10 Things All Assistant Professors Should Know

By William Tierney, USC School Of Education

I got my PhD in 1984.  During that time I’ve done research on students, faculty, and administrators.  I’ have seen different individuals and groups as ‘research subjects’ as students, colleagues, and as friends.  I’ve developed some thoughts I’d like to share based on my research, my observations, and common sense.  By no means is this everything someone should know.  Think about what else should be added and let me know.

Decide if you are going to write articles from your dissertation or publish it as a book.  Don’t do both.Only publish in tier one outlets; the stream of online publishers that will publish anything today does not indicate quality.

Size does not matter:  “I have published 34 articles” tells me nothing.

Size does matter:  “I’m still working on revising my dissertation” is cause for concern if you’ve started your second year.

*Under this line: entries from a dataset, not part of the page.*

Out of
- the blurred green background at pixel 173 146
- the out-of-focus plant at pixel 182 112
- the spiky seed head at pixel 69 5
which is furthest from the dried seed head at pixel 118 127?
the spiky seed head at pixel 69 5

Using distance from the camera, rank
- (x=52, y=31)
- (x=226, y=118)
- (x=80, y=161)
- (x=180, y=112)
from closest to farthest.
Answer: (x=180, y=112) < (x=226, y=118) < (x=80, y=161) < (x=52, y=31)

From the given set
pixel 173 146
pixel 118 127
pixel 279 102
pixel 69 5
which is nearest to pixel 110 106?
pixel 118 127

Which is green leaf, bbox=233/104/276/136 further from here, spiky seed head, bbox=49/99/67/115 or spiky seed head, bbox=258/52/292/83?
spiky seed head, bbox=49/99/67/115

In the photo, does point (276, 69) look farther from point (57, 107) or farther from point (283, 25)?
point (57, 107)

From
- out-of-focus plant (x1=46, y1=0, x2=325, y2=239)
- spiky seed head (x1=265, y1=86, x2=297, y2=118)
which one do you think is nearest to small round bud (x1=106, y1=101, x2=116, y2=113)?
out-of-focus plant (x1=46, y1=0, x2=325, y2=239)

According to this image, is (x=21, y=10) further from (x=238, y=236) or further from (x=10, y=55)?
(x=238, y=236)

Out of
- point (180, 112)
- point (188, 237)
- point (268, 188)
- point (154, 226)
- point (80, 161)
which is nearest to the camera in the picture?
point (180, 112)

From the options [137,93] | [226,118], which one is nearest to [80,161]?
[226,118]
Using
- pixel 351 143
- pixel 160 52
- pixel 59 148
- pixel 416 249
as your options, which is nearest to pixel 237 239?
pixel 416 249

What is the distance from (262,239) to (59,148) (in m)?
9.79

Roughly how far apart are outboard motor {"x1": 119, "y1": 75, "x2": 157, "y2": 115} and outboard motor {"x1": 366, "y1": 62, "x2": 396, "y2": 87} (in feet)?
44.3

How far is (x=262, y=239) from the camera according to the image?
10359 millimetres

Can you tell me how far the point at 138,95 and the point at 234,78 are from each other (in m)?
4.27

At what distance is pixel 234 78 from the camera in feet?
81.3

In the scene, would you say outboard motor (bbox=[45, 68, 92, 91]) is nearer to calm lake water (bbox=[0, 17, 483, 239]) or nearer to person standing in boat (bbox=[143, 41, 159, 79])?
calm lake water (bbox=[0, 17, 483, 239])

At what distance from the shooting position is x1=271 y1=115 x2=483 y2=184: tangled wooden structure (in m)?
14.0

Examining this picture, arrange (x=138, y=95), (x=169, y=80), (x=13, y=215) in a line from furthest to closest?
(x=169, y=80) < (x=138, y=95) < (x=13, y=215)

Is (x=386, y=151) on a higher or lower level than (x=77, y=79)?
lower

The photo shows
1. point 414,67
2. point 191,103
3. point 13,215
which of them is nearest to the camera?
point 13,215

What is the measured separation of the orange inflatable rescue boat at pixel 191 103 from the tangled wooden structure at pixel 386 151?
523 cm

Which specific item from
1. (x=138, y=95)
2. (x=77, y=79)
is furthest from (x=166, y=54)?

Ideas matter:  People need to know what you do.  Ask a senior colleague who you trust, “What do I do?”  If he/she can say no more than “You do work on schools,” or “You do qualitative work” then you’ve got a problem.

Save the maximum amount you can for retirement.  Take advantage of every dime the institution will put in for you; every nickel matters.

Build in time every day, week, and semester to enjoy your family and friends.  Do not work all the time.  If you don’t schedule it, it probably won’t happen.

You’re not a grad student any more so socializing with grad students is likely to cause you a problem.

Speak your mind.  If you think you are going to hide until you have tenure and then speak up is a recipe for never speaking up.  If senior faculty and administrators don’t want to listen to your ideas then that place is probably not the place for you (or me).

Find someone you can trust to ask for advice and lean on from time to time.